The energy crisis has fueled inflation, running at an annual rate of 37% in November, according to the central bank. In the past three years, the price of meat has quintupled and potato prices have more than doubled, Iran's Statistical Center said on Dec. 31. About 32 million Iranians-more than one-third of the population - live below the poverty line, according to the chamber of commerce, compared with 18 million people in 2017.
Even under the most crippling sanctions, Iran could still deter foreign attacks on its soil by leveraging threats from the Axis of Resistance, an informal Tehran-led alliance of Middle East militias.
But those allies have been largely defeated over the past year. The removal in December of Bashar al-Assad of Syria, Iran's main state ally in the Middle East, followed a cascade of events catalyzed by Hamas's deadly attack on Israel on Oct. 7, 2023. Israel has devastated Hamas, Iran's main Palestinian ally, and killed most of the leadership of Hezbollah, Iran's most powerful ally.
The events leave Tehran with far less wiggle room as it prepares for Trump. The past year's setbacks have raised concerns that Iran might accelerate its nuclear program to restore some deterrence against foreign attacks.

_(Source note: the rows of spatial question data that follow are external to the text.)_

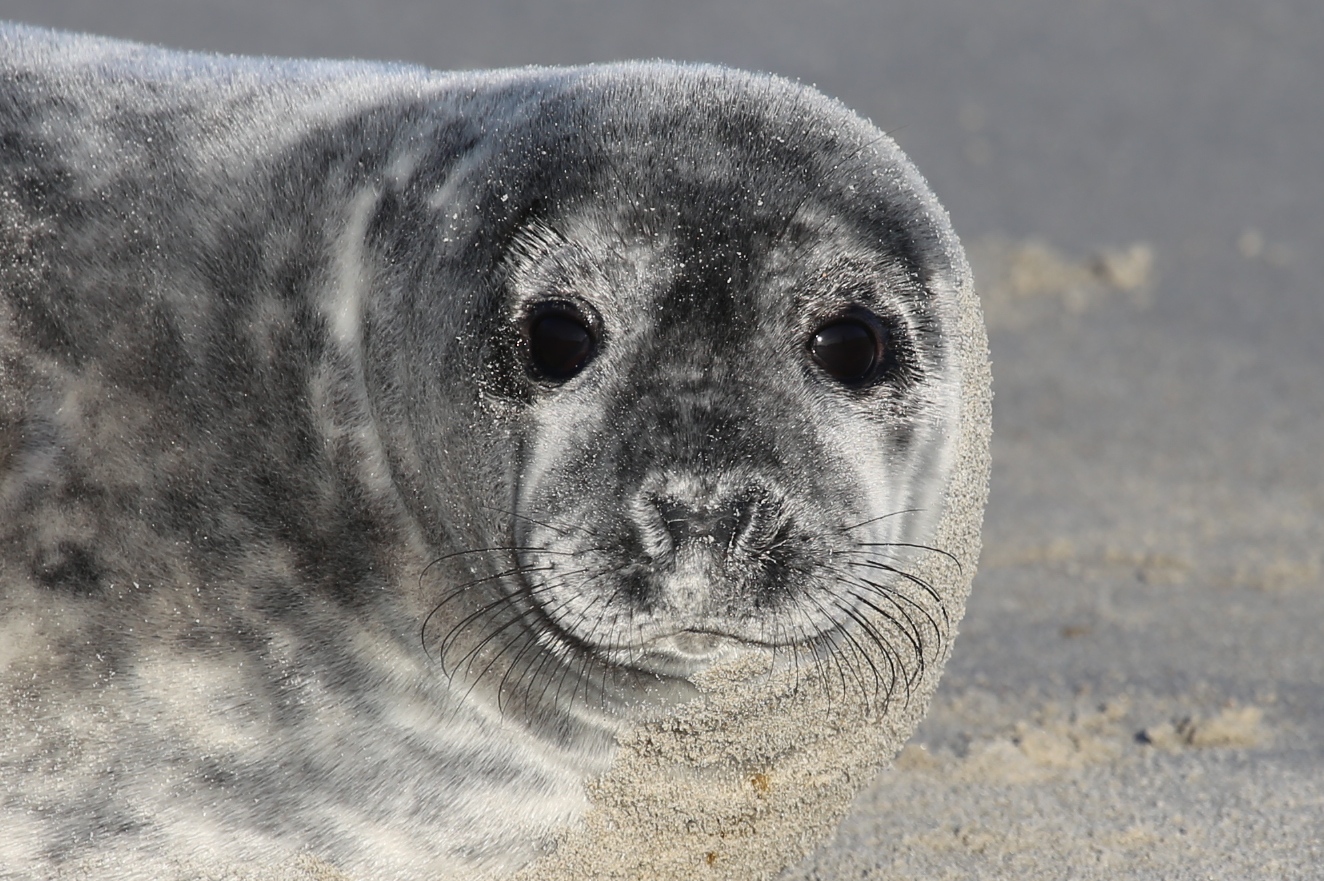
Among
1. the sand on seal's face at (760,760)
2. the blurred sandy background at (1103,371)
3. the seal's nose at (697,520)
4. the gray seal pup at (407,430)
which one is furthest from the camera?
the blurred sandy background at (1103,371)

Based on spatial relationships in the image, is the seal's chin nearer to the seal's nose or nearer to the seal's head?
the seal's head

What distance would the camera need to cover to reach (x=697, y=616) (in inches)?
73.0

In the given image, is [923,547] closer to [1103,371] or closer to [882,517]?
[882,517]

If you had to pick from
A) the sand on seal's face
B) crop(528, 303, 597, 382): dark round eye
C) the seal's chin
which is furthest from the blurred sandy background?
crop(528, 303, 597, 382): dark round eye

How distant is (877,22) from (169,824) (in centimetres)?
811

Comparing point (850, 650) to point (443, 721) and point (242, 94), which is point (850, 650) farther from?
point (242, 94)

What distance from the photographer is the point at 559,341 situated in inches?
76.9

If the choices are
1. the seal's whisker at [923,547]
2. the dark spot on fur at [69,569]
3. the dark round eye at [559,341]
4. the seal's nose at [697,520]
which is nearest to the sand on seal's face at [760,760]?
the seal's whisker at [923,547]

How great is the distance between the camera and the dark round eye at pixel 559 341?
6.38 ft

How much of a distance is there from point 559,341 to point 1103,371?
470cm

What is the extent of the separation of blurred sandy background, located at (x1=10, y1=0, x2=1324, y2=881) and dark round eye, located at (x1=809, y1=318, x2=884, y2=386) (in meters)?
1.00

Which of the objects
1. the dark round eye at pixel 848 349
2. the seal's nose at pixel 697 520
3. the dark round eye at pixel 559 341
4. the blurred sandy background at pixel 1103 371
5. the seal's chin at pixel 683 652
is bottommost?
the seal's chin at pixel 683 652

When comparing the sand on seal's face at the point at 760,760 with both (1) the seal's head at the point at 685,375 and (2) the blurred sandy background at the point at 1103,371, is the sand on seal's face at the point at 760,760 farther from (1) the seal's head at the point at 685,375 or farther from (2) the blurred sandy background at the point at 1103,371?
(2) the blurred sandy background at the point at 1103,371

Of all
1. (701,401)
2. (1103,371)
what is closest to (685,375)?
(701,401)
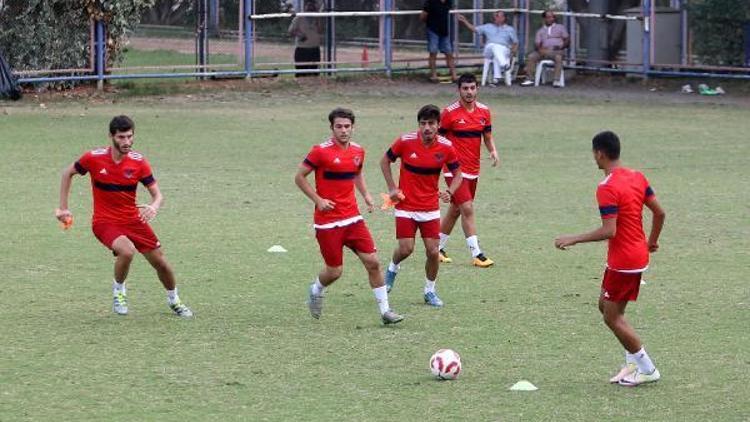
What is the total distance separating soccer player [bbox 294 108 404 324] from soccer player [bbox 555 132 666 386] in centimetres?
243

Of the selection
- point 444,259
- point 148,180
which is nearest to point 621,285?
point 148,180

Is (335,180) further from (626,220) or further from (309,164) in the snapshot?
(626,220)

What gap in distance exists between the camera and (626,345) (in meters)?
9.52

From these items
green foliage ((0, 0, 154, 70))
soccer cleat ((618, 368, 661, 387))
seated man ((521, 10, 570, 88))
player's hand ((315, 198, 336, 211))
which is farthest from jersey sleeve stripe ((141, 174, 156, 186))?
seated man ((521, 10, 570, 88))

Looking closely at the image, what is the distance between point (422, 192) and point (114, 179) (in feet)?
8.88

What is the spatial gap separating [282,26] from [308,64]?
41.9 inches

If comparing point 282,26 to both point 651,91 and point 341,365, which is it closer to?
point 651,91

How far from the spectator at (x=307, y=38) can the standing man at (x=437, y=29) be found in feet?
7.95

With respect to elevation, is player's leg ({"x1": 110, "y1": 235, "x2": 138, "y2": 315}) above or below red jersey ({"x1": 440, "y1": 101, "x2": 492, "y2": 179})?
below

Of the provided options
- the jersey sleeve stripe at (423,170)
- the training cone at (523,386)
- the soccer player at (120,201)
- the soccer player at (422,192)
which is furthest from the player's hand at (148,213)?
Result: the training cone at (523,386)

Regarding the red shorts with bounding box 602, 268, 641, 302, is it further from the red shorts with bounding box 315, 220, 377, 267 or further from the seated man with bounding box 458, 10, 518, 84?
the seated man with bounding box 458, 10, 518, 84

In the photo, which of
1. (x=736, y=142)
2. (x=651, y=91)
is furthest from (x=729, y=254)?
(x=651, y=91)

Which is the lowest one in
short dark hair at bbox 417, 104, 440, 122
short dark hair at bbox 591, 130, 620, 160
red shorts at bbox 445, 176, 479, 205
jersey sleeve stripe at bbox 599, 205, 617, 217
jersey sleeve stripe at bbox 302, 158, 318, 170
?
red shorts at bbox 445, 176, 479, 205

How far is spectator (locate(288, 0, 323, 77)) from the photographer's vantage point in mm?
31531
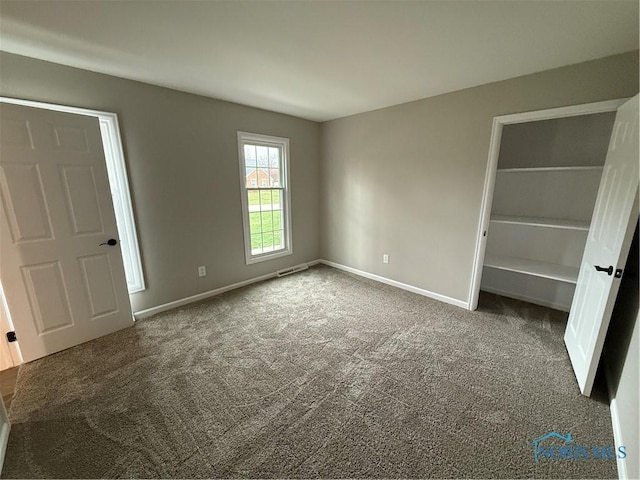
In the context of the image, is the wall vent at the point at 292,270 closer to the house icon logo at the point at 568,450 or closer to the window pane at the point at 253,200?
the window pane at the point at 253,200

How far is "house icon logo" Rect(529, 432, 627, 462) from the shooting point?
1.36 m

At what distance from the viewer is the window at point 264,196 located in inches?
137

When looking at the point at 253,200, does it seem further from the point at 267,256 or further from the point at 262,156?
the point at 267,256

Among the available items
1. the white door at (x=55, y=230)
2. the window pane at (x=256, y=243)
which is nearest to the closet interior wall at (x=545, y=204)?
the window pane at (x=256, y=243)

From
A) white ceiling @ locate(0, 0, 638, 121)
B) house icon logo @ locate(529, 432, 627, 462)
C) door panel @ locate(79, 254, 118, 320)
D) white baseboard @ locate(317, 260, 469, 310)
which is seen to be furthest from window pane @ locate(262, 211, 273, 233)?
house icon logo @ locate(529, 432, 627, 462)

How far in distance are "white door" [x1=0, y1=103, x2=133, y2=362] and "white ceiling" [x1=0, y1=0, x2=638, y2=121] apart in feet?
2.06

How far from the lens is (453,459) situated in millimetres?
1354

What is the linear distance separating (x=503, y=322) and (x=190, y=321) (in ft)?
10.8

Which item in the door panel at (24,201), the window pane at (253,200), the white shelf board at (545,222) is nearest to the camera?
the door panel at (24,201)

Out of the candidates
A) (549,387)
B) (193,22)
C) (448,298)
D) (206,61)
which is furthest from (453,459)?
(206,61)

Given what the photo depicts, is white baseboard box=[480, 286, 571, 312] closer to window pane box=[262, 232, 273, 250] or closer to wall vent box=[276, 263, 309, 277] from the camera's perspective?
wall vent box=[276, 263, 309, 277]

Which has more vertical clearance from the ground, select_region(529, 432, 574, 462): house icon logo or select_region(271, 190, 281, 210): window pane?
select_region(271, 190, 281, 210): window pane

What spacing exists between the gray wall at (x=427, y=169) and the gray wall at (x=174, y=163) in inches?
47.2

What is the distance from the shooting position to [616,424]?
150 centimetres
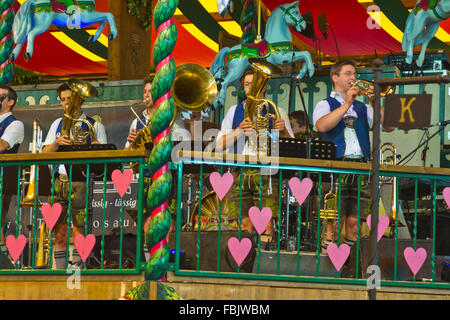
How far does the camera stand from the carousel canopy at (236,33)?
12.6 meters

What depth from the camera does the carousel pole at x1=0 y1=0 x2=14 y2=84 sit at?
336 inches

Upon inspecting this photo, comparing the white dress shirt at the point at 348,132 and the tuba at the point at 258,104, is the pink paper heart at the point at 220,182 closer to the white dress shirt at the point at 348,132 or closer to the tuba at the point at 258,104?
the tuba at the point at 258,104

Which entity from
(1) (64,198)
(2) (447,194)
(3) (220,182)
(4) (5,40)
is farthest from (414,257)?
(4) (5,40)

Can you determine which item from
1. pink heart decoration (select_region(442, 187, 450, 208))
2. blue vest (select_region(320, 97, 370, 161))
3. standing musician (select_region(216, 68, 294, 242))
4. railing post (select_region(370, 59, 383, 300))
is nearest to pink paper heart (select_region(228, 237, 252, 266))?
standing musician (select_region(216, 68, 294, 242))

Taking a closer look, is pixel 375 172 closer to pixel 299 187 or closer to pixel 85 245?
pixel 299 187

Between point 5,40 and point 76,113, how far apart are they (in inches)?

Trump, a Republican, has also been eyeing ways to stop Iran from being able to build a nuclear weapon, including possible preventive airstrikes. Iran's foreign minister, Abbas Araghchi, said Friday that his country was ready to resume nuclear negotiations "without delay" in exchange for lifting the sanctions. But in November, he also said Tehran's advancing nuclear program showed it could cope with any new restrictions.
To reach a deal, both sides will need to move away from acrimony. Trump's approach is likely colored by his knowing Iran tried to assassinate him, former Trump officials have said. Khamenei frequently invokes Qassem Soleimani, the Iranian military commander Trump ordered killed in 2020.
"There is a narrow window where the regime will be eager to negotiate and Trump will have momentum to get what he wants to sell," said Chatham House's Vakil. "But time is not on [Trump's] side. The ideologues in the Trump camp will want compromise from Tehran it may not be ready to accept. So there is a lot more pain ahead for Iran."
Feeble Economy Feeds Dissent
Iran's sorry economic state worries the country's leadership. The Islamic Revolutionary Guard Corps, the paramilitary force tasked with protecting the Islamic Republic, warned on Dec. 30 of further unrest and criticized "attempts to portray the system as ineffective, and fearmongering within society."
Ali Rabiei, President Masoud Pezeshkian's social-affairs adviser, said younger generations are rejecting the economic isolation and social restrictions of recent years. They are "showing signs of rebellion against the status quo," he wrote in the reformist newspaper Shargh on Dec. 27. "Prolonged sanctions have significantly contributed to the prevailing sense of despair, leaving deep social and po- litical scars."
Pezeshkian's administration has responded by easing some of Tehran's most repressive policies. In late December, it lifted a ban on the WhatsApp messaging service.